• What you should do
Transcribe every entry exactly, leaving out any pictures.

• Extracted entries
☆ ☆ ☆

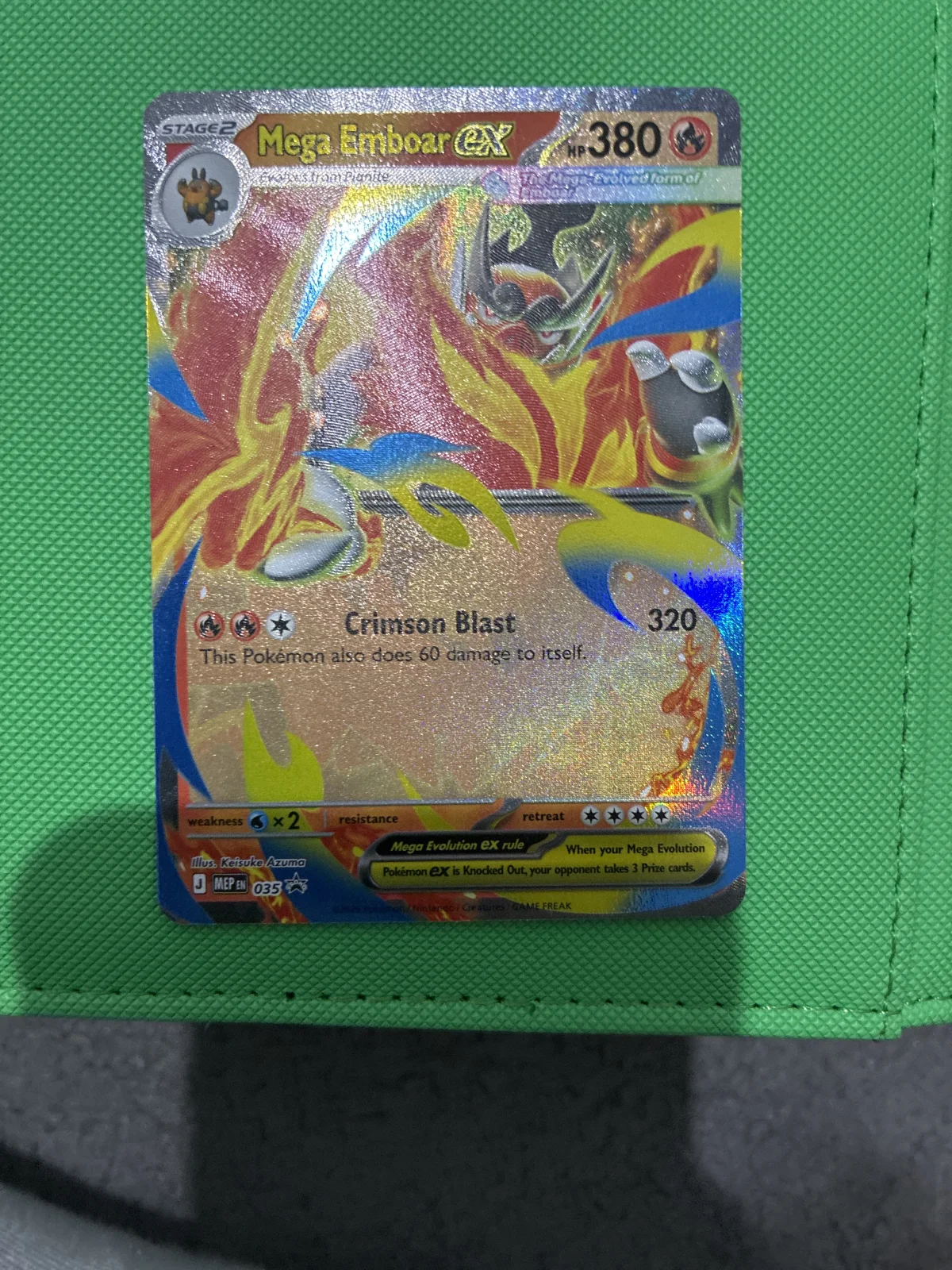 Card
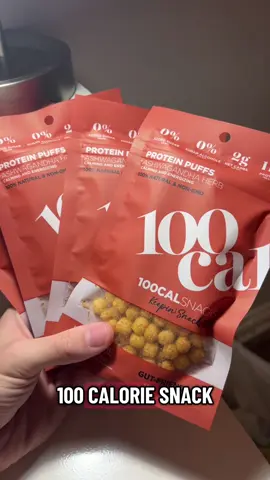 Healthier alternative! #100cal #snack #affordable 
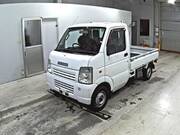2006 SUZUKI CARRY TRUCK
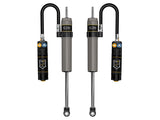 ICON 25-26 Toyota 4Runner 0-3in Rear 2.5 Series Shocks VS CDXS RR - Pair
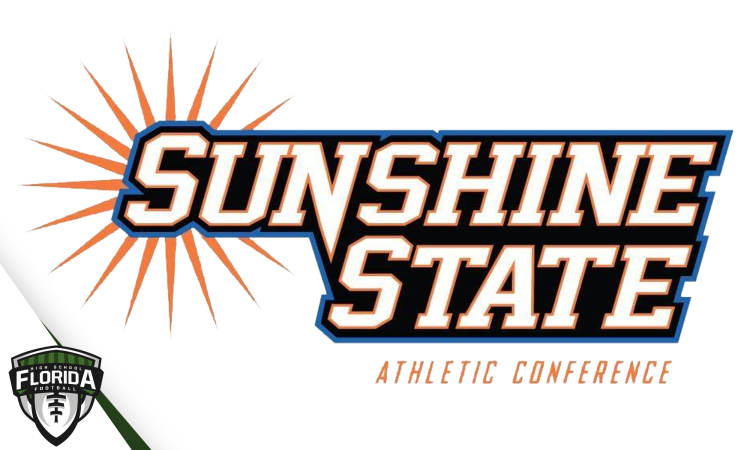 Sunshine State Athletic Conference logo [Sunshine State Athletic Conference]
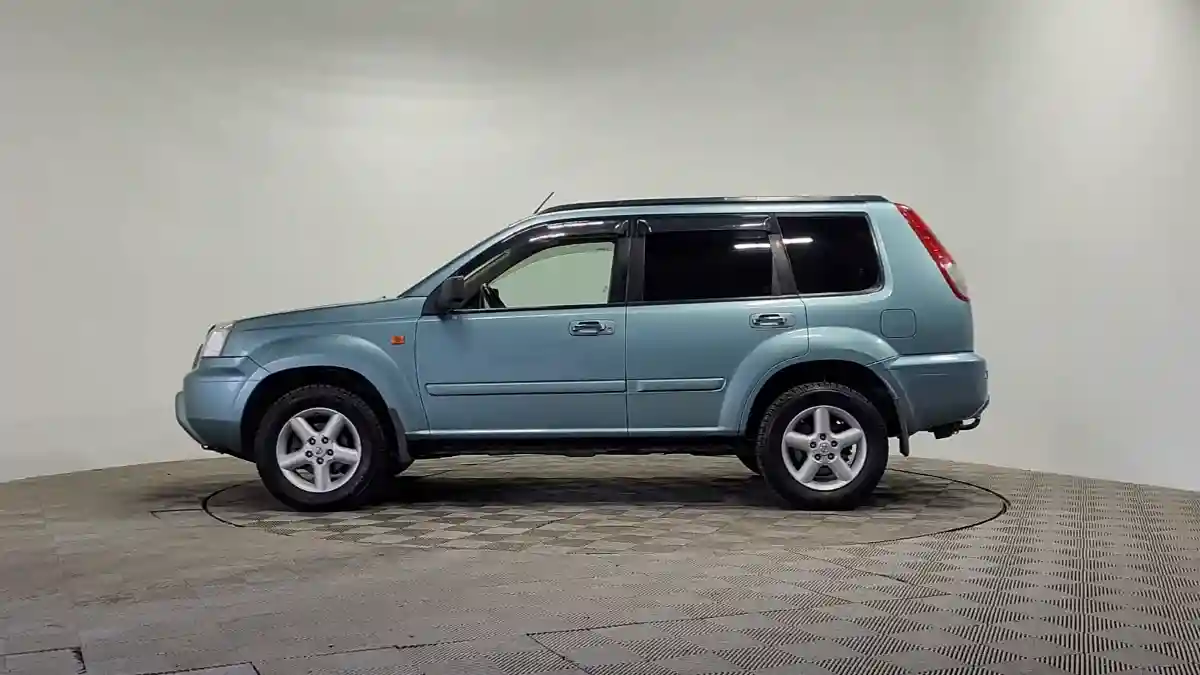 Nissan X-Trail 2003 года за 4 360 000 тг. в Алматы
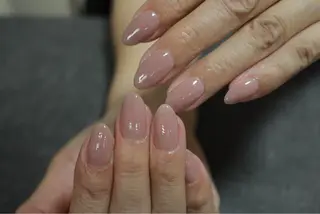 ネイル misaki nailのネイルデザイン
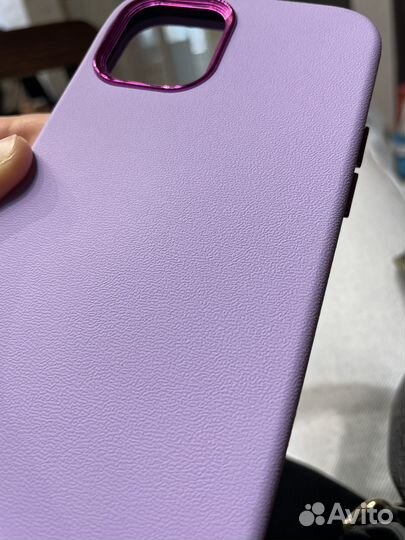 Чехол на iPhone 12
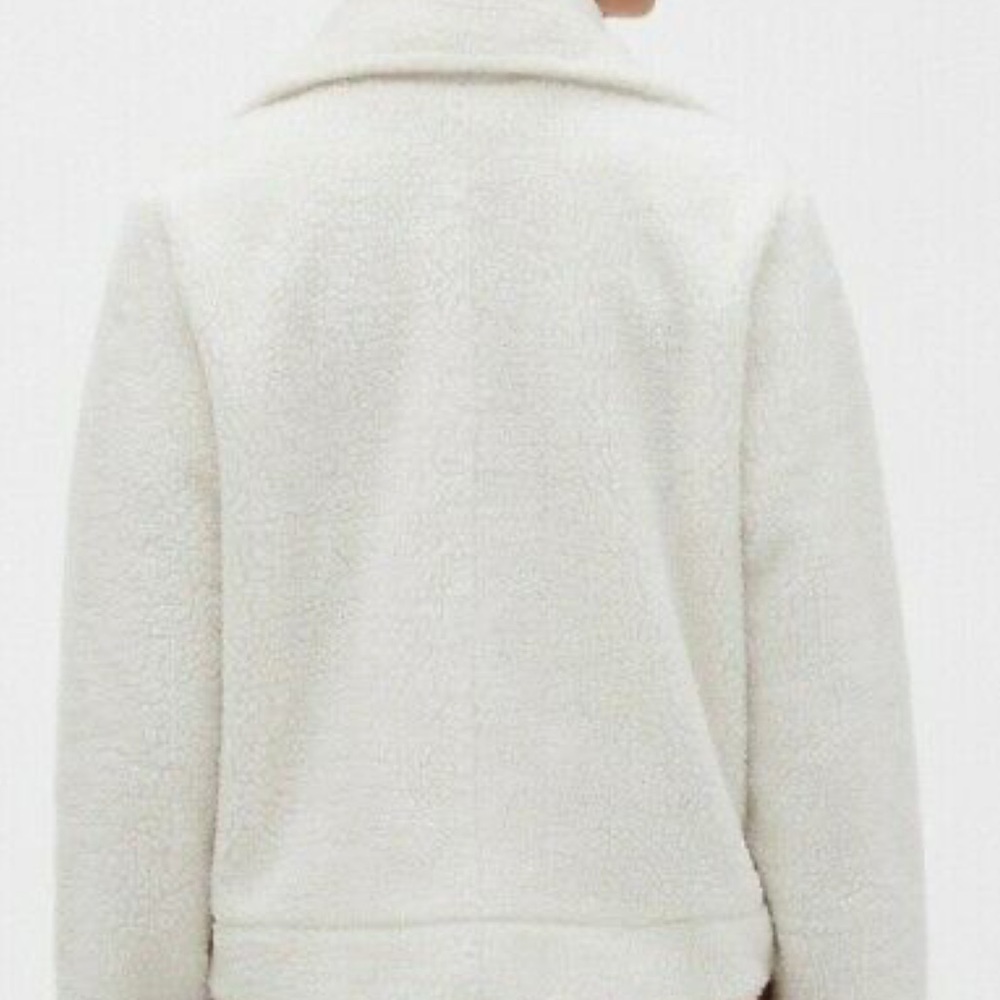 Teddy Jacket - Picture 3 of 4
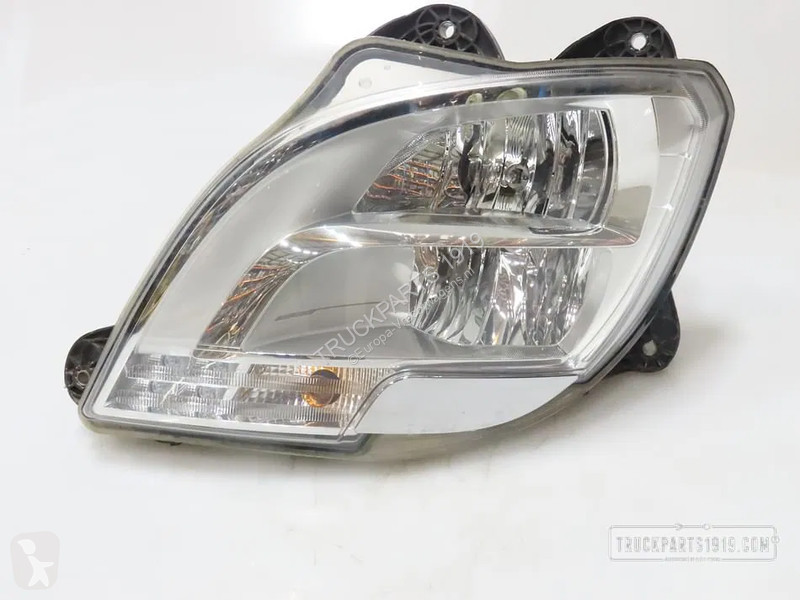 Reservedele til lastbil DAF 17526 | Koplamp Li....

☆ ☆ ☆

• Completed exercise
 Card
 Healthier alternative! #100cal #snack #affordable 
2006 SUZUKI CARRY TRUCK
 ICON 25-26 Toyota 4Runner 0-3in Rear 2.5 Series Shocks VS CDXS RR - Pair
 Sunshine State Athletic Conference logo [Sunshine State Athletic Conference]
 Nissan X-Trail 2003 года за 4 360 000 тг. в Алматы
 ネイル misaki nailのネイルデザイン
 Чехол на iPhone 12
 Teddy Jacket - Picture 3 of 4
 Reservedele til lastbil DAF 17526 | Koplamp Li....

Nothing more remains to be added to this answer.